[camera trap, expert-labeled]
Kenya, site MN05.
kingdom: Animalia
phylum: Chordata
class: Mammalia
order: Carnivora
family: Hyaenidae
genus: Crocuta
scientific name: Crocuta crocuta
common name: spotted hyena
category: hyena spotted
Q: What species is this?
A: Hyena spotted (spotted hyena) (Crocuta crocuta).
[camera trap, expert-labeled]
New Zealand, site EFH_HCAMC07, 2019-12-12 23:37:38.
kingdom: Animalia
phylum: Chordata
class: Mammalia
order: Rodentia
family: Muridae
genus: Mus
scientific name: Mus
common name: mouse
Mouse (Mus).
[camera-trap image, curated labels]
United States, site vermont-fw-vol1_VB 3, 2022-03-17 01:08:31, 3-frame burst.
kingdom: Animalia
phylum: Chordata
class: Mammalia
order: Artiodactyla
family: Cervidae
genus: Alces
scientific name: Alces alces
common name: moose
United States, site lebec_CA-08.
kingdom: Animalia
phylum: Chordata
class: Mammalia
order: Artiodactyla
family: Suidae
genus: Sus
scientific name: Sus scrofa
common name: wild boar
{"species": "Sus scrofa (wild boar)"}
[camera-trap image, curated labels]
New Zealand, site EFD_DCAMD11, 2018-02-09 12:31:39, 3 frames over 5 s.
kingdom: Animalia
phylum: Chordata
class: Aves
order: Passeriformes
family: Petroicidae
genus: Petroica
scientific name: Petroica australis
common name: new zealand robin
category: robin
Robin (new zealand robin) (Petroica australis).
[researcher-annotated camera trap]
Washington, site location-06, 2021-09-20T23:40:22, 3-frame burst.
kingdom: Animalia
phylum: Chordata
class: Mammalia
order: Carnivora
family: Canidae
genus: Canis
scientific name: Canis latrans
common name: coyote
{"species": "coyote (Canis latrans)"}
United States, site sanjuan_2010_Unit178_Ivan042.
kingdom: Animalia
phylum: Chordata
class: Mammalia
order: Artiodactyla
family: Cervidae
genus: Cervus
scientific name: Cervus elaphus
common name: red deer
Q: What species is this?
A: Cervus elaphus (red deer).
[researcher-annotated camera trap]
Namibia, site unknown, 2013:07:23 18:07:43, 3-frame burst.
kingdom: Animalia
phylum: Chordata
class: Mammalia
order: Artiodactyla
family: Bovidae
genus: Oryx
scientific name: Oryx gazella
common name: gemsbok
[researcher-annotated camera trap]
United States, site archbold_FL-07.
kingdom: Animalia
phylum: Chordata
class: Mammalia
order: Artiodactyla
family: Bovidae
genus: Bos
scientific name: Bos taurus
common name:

Exercise description >> Restate the whole listing exactly, leaving out nothing.

Solution to this exercise >>
[camera trap, expert-labeled]
Kenya, site MN05.
kingdom: Animalia
phylum: Chordata
class: Mammalia
order: Carnivora
family: Hyaenidae
genus: Crocuta
scientific name: Crocuta crocuta
common name: spotted hyena
category: hyena spotted
Q: What species is this?
A: Hyena spotted (spotted hyena) (Crocuta crocuta).
[camera trap, expert-labeled]
New Zealand, site EFH_HCAMC07, 2019-12-12 23:37:38.
kingdom: Animalia
phylum: Chordata
class: Mammalia
order: Rodentia
family: Muridae
genus: Mus
scientific name: Mus
common name: mouse
Mouse (Mus).
[camera-trap image, curated labels]
United States, site vermont-fw-vol1_VB 3, 2022-03-17 01:08:31, 3-frame burst.
kingdom: Animalia
phylum: Chordata
class: Mammalia
order: Artiodactyla
family: Cervidae
genus: Alces
scientific name: Alces alces
common name: moose
United States, site lebec_CA-08.
kingdom: Animalia
phylum: Chordata
class: Mammalia
order: Artiodactyla
family: Suidae
genus: Sus
scientific name: Sus scrofa
common name: wild boar
{"species": "Sus scrofa (wild boar)"}
[camera-trap image, curated labels]
New Zealand, site EFD_DCAMD11, 2018-02-09 12:31:39, 3 frames over 5 s.
kingdom: Animalia
phylum: Chordata
class: Aves
order: Passeriformes
family: Petroicidae
genus: Petroica
scientific name: Petroica australis
common name: new zealand robin
category: robin
Robin (new zealand robin) (Petroica australis).
[researcher-annotated camera trap]
Washington, site location-06, 2021-09-20T23:40:22, 3-frame burst.
kingdom: Animalia
phylum: Chordata
class: Mammalia
order: Carnivora
family: Canidae
genus: Canis
scientific name: Canis latrans
common name: coyote
{"species": "coyote (Canis latrans)"}
United States, site sanjuan_2010_Unit178_Ivan042.
kingdom: Animalia
phylum: Chordata
class: Mammalia
order: Artiodactyla
family: Cervidae
genus: Cervus
scientific name: Cervus elaphus
common name: red deer
Q: What species is this?
A: Cervus elaphus (red deer).
[researcher-annotated camera trap]
Namibia, site unknown, 2013:07:23 18:07:43, 3-frame burst.
kingdom: Animalia
phylum: Chordata
class: Mammalia
order: Artiodactyla
family: Bovidae
genus: Oryx
scientific name: Oryx gazella
common name: gemsbok
[researcher-annotated camera trap]
United States, site archbold_FL-07.
kingdom: Animalia
phylum: Chordata
class: Mammalia
order: Artiodactyla
family: Bovidae
genus: Bos
scientific name: Bos taurus
common name:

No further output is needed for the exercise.